Thursday, August 07, 2014

Tomorrow is my dad's birthday. He died twenty years ago this month, and like most of you thinkin' about your dads, there isnt a day that goes by that something he said, did, or swung at with a 5 iron doesn't come to mind. He was born in 1906, a full 3 years before the US Government even owned its first aeroplane, and grew up wide eyed and open to change, in the age of planes, cars, trains and modernity, and loved every bit of it. He could look at -- lets face it -- an UGLY -- new building construction and utter "isn't that a gorgeous building..." not so much because of what it looked like on the outside, but that it represented a place where good people would be able to go to work every day. He remembered the tough days of the Depression, and though the family lost what had become the first chain of jewelry stores on the West Coast, they were never destitute.

 Yet he had a feeling about how people should be able to work, to provide, and live a life of dignity. And two-putts. In the 30+ years he drove his massively finned DeSotos across the west, representing watch companies (Gruen, Omega, Eternamatic, Croton) he always had his golf clubs in the trunk, and would grab a quick nine holes at the end of a sales day. "In all those years, I never met a jerk on the golf course," he was proud to share with me one day. It was as if being the last guy to drop in with a foursome was a way to charge his batteries both physical and metaphysical.
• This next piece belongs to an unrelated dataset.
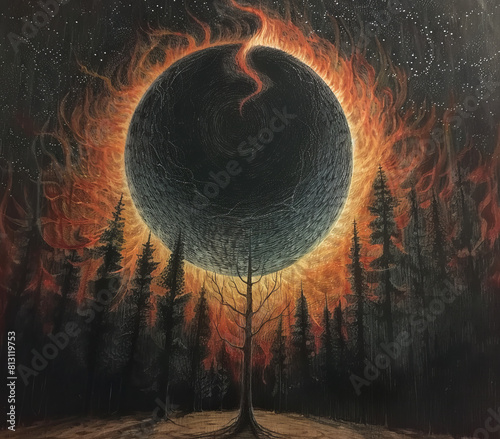 Surreal Art of Tree with Fiery Cosmic Background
His gregariousness spanned generations, and he had a good handful of golfing buddies my age as well as his own. He had a pair of really weird weights, and used them - those handle & weight, unbalanced 1950s things which lived in the bottom of his suit closet. And he used them. He stayed in great shape his whole life - don't I wish I'd look like that at 75? And no, I can't wear a double breasted-suit that well either.


Going back a couple of generations in a small town in Russia, a pair of siblings married a pair of siblings, and the better part of a century later my folks - technically cousins of some kind, met as adults, and decided to get hitched. Dad had been seeing a girl somewhere -- NOT in Salt Lake City, and till he met mom,it was getting kind of serious. But he let her down as... well.. as softly as he could. "You're a great gal, but I'm gonna marry my cousin," goes the family lore. Mom and dad hung in there for 54 years. When he passed away, Jordan, then 8, said "I'm sure gonna miss him." And boy, was she right.